In der Schweiz zeichnet sich Tefera aber auch als erfolgreicher Läufer aus, gewinnt mehrere Titel – und verdient insgesamt knapp 50'000 Franken mit den Preisgeldern. Doch: Als Abgewiesener darf Tefera nicht arbeiten. Er hätte das Preisgeld deklarieren müssen.

Doch er habe das Geld stattdessen in einem Rucksack versteckt. Während er gleichzeitig zunächst Asylhilfe und später als Abgewiesener staatliche Nothilfe erhielt: 8 Franken pro Tag, 56 Franken pro Woche. Im Rahmen einer Auseinandersetzung mit seiner Ex-Freundin, mit der er zwei Kinder hat, sei die Polizei auf den Rucksack aufmerksam geworden. Es folgte eine Anklage.

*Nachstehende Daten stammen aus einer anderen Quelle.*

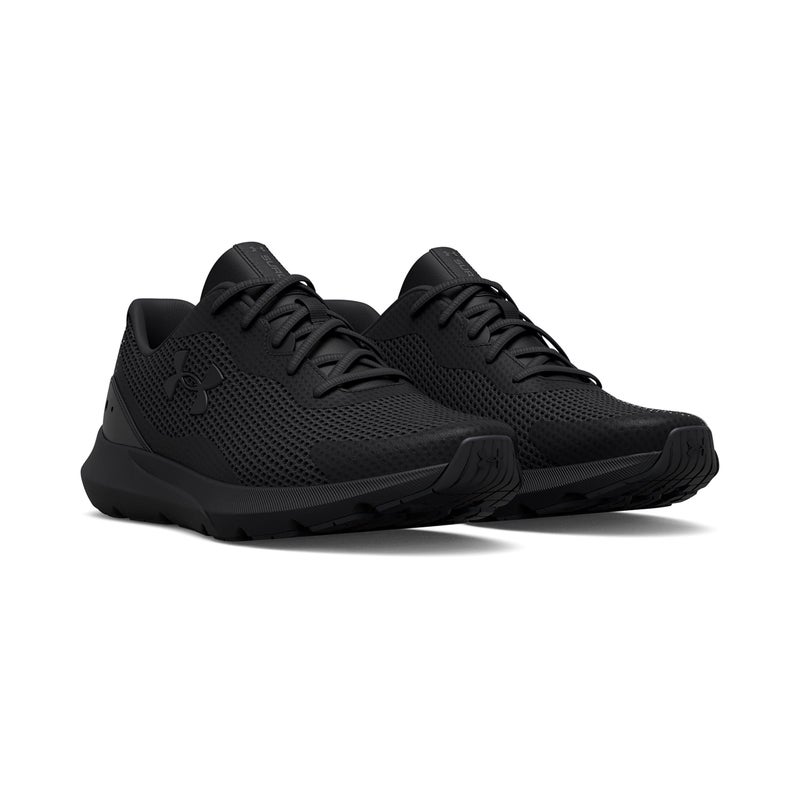 Under Armour Men's Surge 3, Black/Black, 10.5 Medium US - Image 5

In den letzten zwei Jahren verurteilte ihn daher zuerst das Regionalgericht Bern-Mittelland und dann das Obergericht wegen des unrechtmässigen Bezugs von Leistungen einer Sozialhilfe. Tefera droht deshalb eine Strafe mit weitreichenden Folgen: ein fünfjähriger Landesverweis.

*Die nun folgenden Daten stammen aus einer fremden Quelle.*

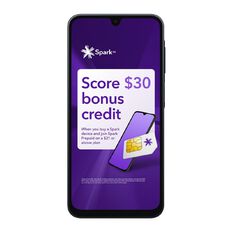 Samsung Galaxy A16 4G with Spark SIM Black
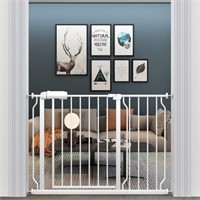 Allaibb Extra Wide Pressure Mount Baby Gate Auto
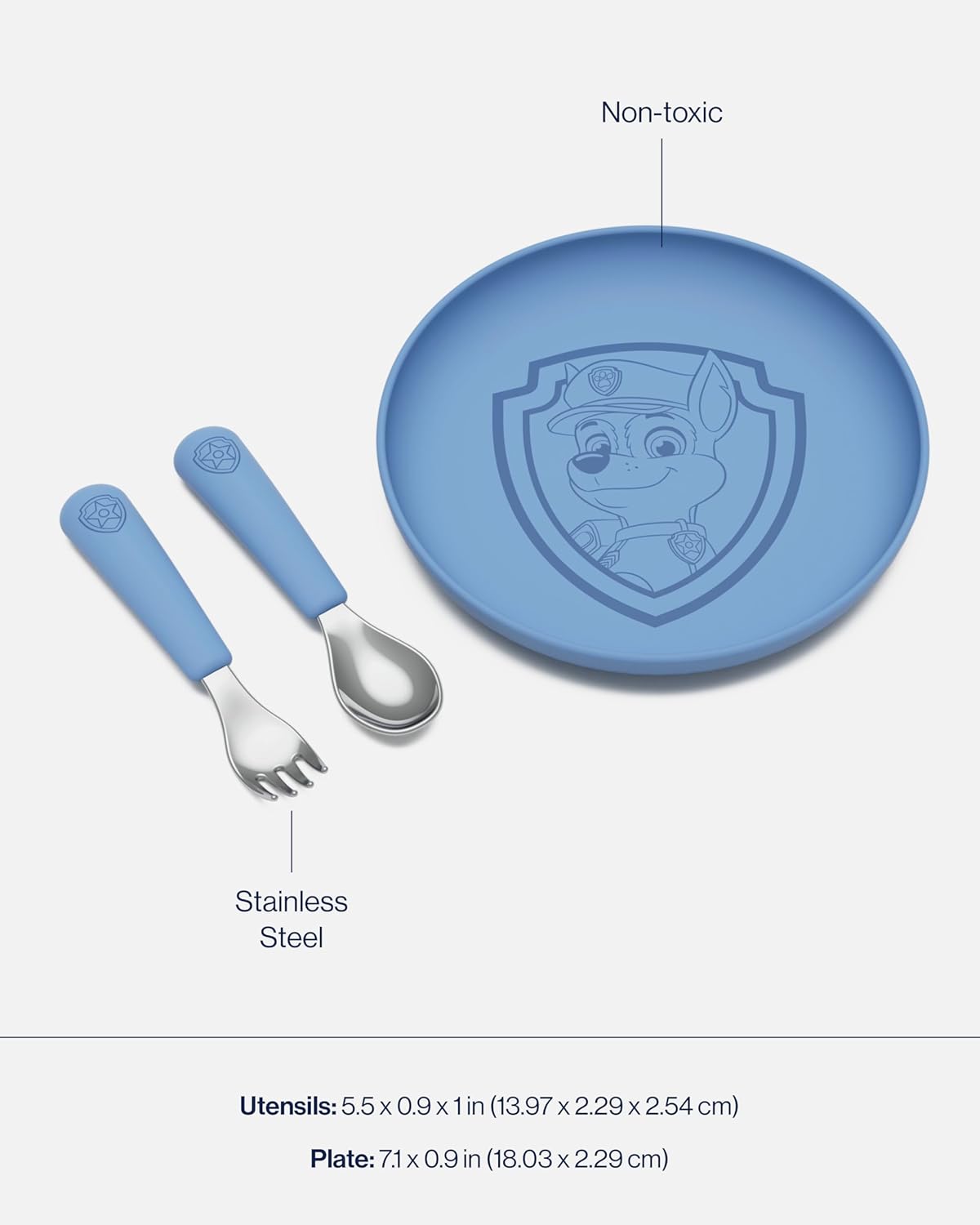 Lalo PAW Patrol Toddler Plate Utensils Set - 3 Pieces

Seine Vertretung hingegen habe vor Bundesgericht einen Freispruch gefordert. Der Äthiopier habe nicht gewusst, dass er sein Einkommen und sein Vermögen offenlegen müsse. Und eine Täuschungsabsicht könne man ihm nicht nachweisen, schreibt die «Berner Zeitung». Die Argumente aber haben beim Bundesgericht nicht verfangen.

Gericht erkennt keinen Härtefall

Die Lausanner Richter hätten auch bestätigt, dass kein schwerer persönlicher Härtefall vorliege und die Landesverweisung rechtskonform sei. Das Recht auf Familienleben sei nicht berührt: Denn Tefera habe kein gefestigtes Aufenthaltsrecht und seine beiden Kinder auch nicht. Seine Integrationsbemühungen seien zu würdigen, änderten aber nichts daran, dass sich Tefera widerrechtlich im Land aufhalte.

Gegenüber der «Berner Zeitung» habe die Vertretung des Spitzenläufers erklärt, derzeit die verbleibenden Optionen zu beraten: «Die bürgerkriegsähnlichen Zustände, die seit August 2023 in der Amhara-Region Äthiopiens wüten, lassen eine Rückkehr derzeit nicht als realistische Möglichkeit erscheinen.» Auch im Hinblick auf den Kontakt zu seinen beiden Kindern werde der Entscheid irreparable Folgen haben.